Bestellinformation
| Produkt | Katalog # | EINHEIT | Preis | ANZAHL | Favoriten | |
PARP-7 Double Nickase Plasmid (h) | sc-407777-NIC | 20 µg | $410.00 | |||
PARP-7 Double Nickase Plasmid (h2) | sc-407777-NIC-2 | 20 µg | $410.00 |
TIPARP kodiert PARP-7, eine Mono-ADP-Ribosyltransferase, die die MARylierung von Proteinsubstraten katalysiert, um Signalwege, Transkriptionsprogramme und die Proteostase zu modulieren. PARP-7 wird durch die Aktivität des Aryl-Hydrocarbon-Rezeptors (AHR) induziert und wirkt in xenobiotischen Antwortwegen, wobei es eine Rückkopplungskontrolle über rezeptorabhängige Genexpression und stressadaptive Antworten bereitstellt. Durch die Regulation interferonassoziierter Signalübertragung, der Ubiquitin-Proteasom-Dynamik und nukleärer Transkriptionskomplexe beeinflusst PARP-7 den Tonus der angeborenen Immunität und die zelluläre Anpassung an Umweltreize. Eine dysregulierte TIPARP/PARP-7-Aktivität wurde in der Literatur mit veränderter inflammatorischer Signalgebung und onkogenen Phänotypen in Verbindung gebracht, was ihre Relevanz für mechanistische Studien in der Krebsbiologie und der Immunregulation unterstreicht.
PARP-7 Das Double-Nickase-Plasmid (h) besteht aus einem aufeinander abgestimmten Plasmidpaar, das für die hochspezifische Bearbeitung des TIPARP-Lokus in human-Zelllinien entwickelt wurde. Jedes Plasmid exprimiert eine Cas9-D10A-Nickase und eine spezifische sgRNA, die auf entgegengesetzte DNA-Stränge innerhalb von TIPARP abzielt. Wenn sie auf benachbarte Stellen auf entgegengesetzten DNA-Strängen gerichtet sind, erzeugen die beiden Nickasen versetzte Einzelstrang-Schnitte, die zusammen einen versetzten Doppelstrangbruch erzeugen, was eine koordinierte On-Target-Aktivität beider Guides erfordert. Der resultierende DNA-Bruch wird durch endogene zelluläre Reparaturwege behoben, meist durch nicht-homologe Endverknüpfung (NHEJ), was zu Insertionen oder Deletionen führt, die die TIPARP-Funktion stören. Durch die Notwendigkeit einer doppelten sgRNA-Bindung am Zielort erhöht der Doppel-Nick-Ansatz die Spezifität der Bearbeitung und bietet eine komplementäre CRISPR-Strategie für Anwendungen, bei denen eine zusätzliche Kontrolle über die Zielgenauigkeit gewünscht ist.

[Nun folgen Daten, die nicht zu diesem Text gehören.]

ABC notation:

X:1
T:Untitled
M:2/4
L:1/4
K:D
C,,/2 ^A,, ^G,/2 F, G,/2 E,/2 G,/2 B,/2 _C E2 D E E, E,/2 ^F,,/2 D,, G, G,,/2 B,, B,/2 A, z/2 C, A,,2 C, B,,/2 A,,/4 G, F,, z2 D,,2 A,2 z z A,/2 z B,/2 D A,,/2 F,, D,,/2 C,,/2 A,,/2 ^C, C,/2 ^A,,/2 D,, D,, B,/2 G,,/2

Um eine effiziente Identifizierung editierter Zellen zu unterstützen, kodiert ein Plasmid GFP zur fluoreszierenden Visualisierung transfizierter Populationen, während das Begleitplasmid ein Puromycin-Resistenzgen für die Antibiotika-Selektion trägt. Zusammen unterstützen diese Merkmale eine effiziente Anreicherung co-transfizierter Populationen und vereinfachen die Validierung von Klonen mit TIPARP-Störung.
Nur für Forschungszwecke. Nicht für diagnostische oder therapeutische Zwecke bestimmt.